I’ll give you a perfect example…

What if you sat your sales team down and said, “What’s the #1 obstacle you’re facing on sales calls lately?” and they said, “People are confused about the pricing options on the pricing page. I have to explain it to almost every person I talk to.”

Bam! The pricing page is part of your marketing, right? But it took the act of engaging in sales calls to figure out that the pricing page was confusing people.

Now you know where the confusion is happening, you fix the pricing page, and you make more sales. That’s as simple as it gets when it comes to using the sales process to improve your marketing.

You can uncover bigger marketing problems as well. Imagine your team says, “Everyone keeps asking why we’re better than XYZ alternative.” Well, that means you’re not effectively taking care of that obstacle in your marketing, doesn’t it?

As an owner you need to be doing sales calls or sales meetings consistently. Even if you suck at sales and have a sales person or sales team, sit it on the meetings with them or listen to the calls. These interactions are a marketing gold mine.

First Things First – You Have to Stop Wasting Time on Less Profitable Things.

If you want to be able to spend most of your time on high-impact marketing activities, you obviously have to audit your current efforts and figure out where you’re wasting time.

The good news is, most entrepreneurs have a pretty long list of shit they’re doing that’s not moving the needle in their business.
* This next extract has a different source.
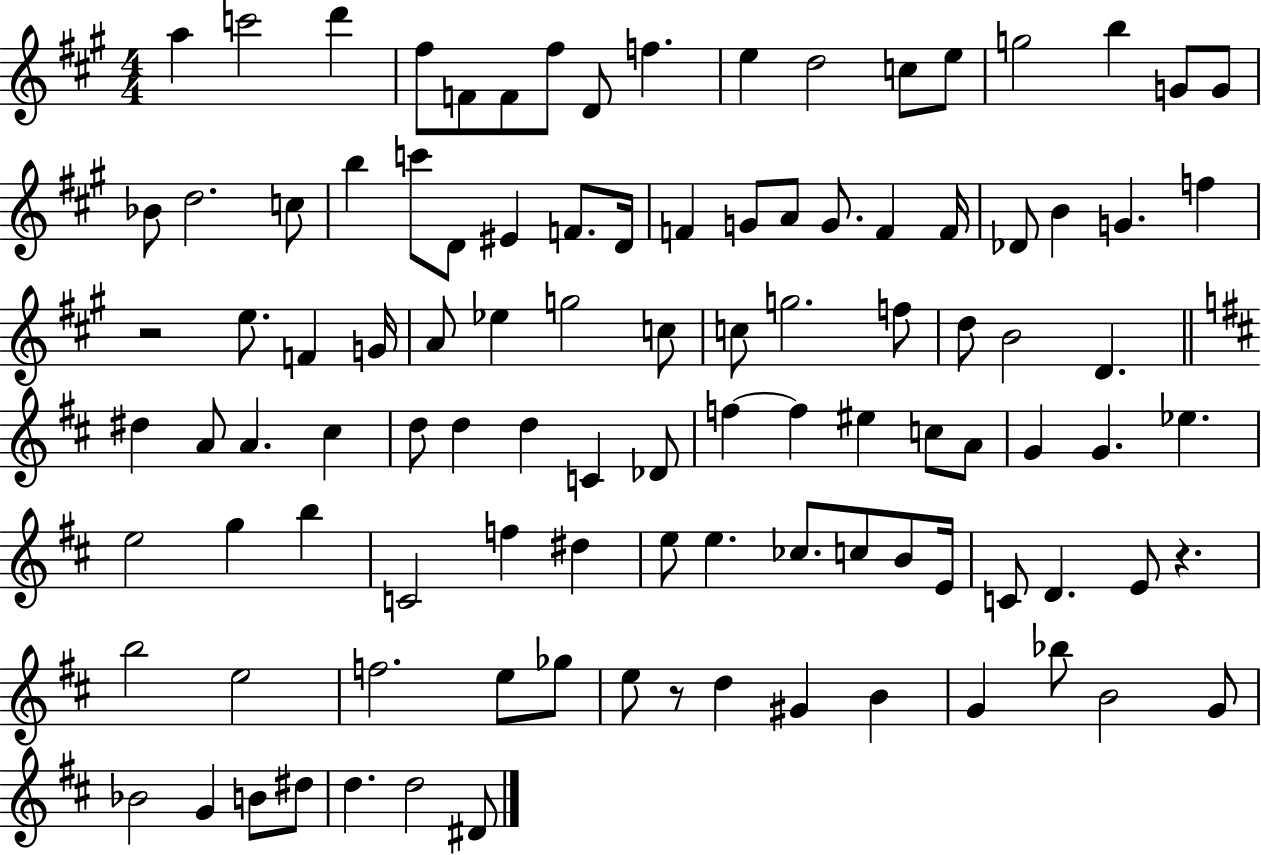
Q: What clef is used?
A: treble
Here’s 10 common time wasters. If you’re doing just a few of these, you’ll be able to recoup plenty of time to do the 7 marketing activities I’ve listed above on a daily basis.

  • Administrative work
  • Micromanaging people
  • Dicking around on social media
  • Consuming & processing information
  • Working *in* your business.
  • Bookkeeping (seriously, you still do this yourself?)
  • Tinkering with your website
  • Running meetings
  • Putting out fires
  • Making everything perfect

How many of these are you guilty of?

Winners don’t waste their time on that stuff, so you probably shouldn’t either. The question is, can you make the necessary cuts?

Go Forth & Grow

This is a powerful article that has the potential to change the landscape and scope of your business if you take action on it.
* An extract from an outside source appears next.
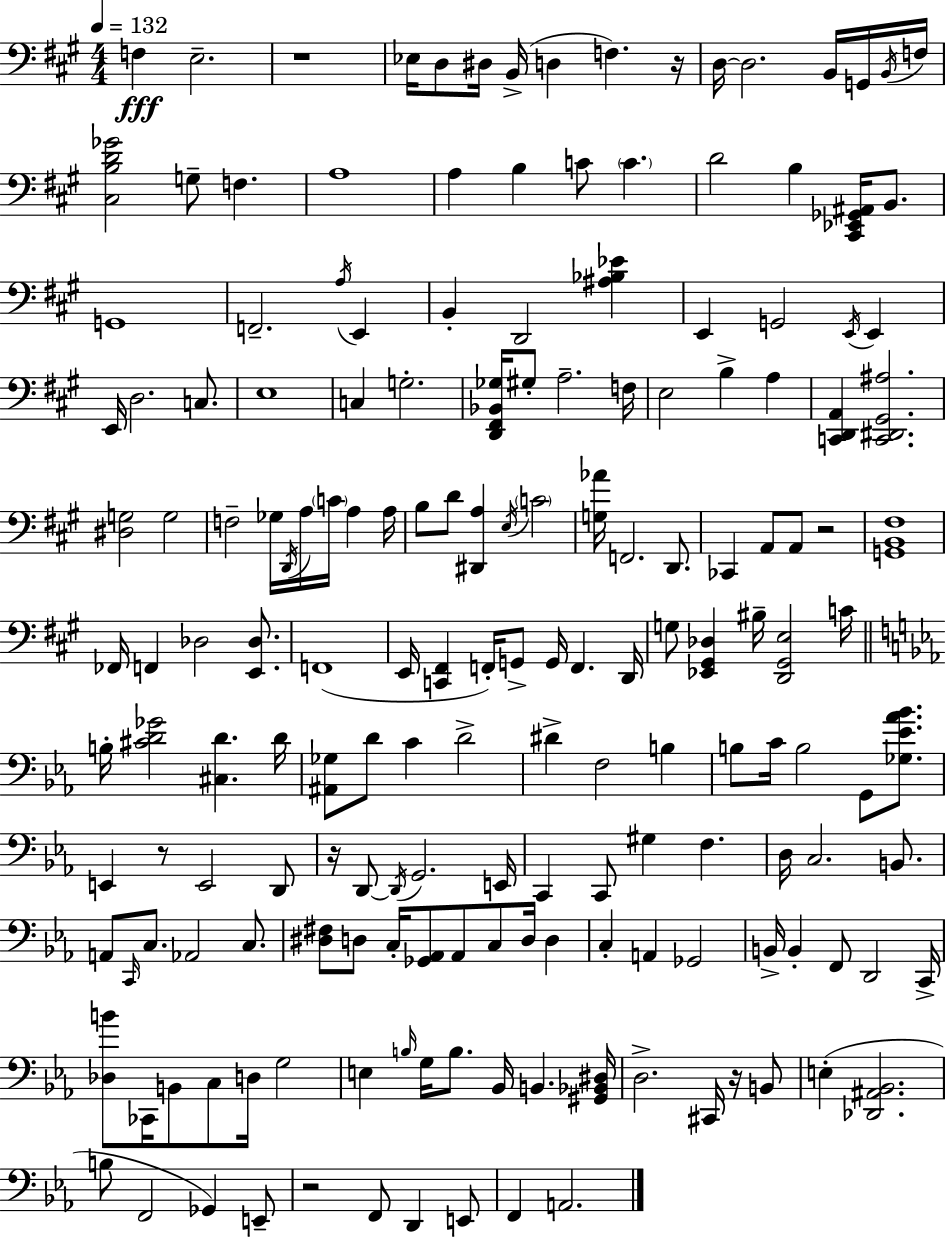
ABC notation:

Unfortunately, most people won’t take action. Hopefully you will, but most won’t.

To recap, here’s what a typical day should look like for you in terms of marketing activities…

  • Plant some networking seeds.
  • Use outreach to “make things happen.”
  • Talk to your prospects and customers because every interaction is market research.
  • Create something.
  • Find ways – even little ones – to improve the user experience.
  • Think outside of the box and be intentional about customer delight.
  • Do sales with real prospects. Or, at the very least, sit in on sales conversations.

Seriously, compare this list with the list of things you’re currently doing. If there’s a big difference, then making the switch to these new points of focus is going to create a big difference in results. I can almost guarantee it.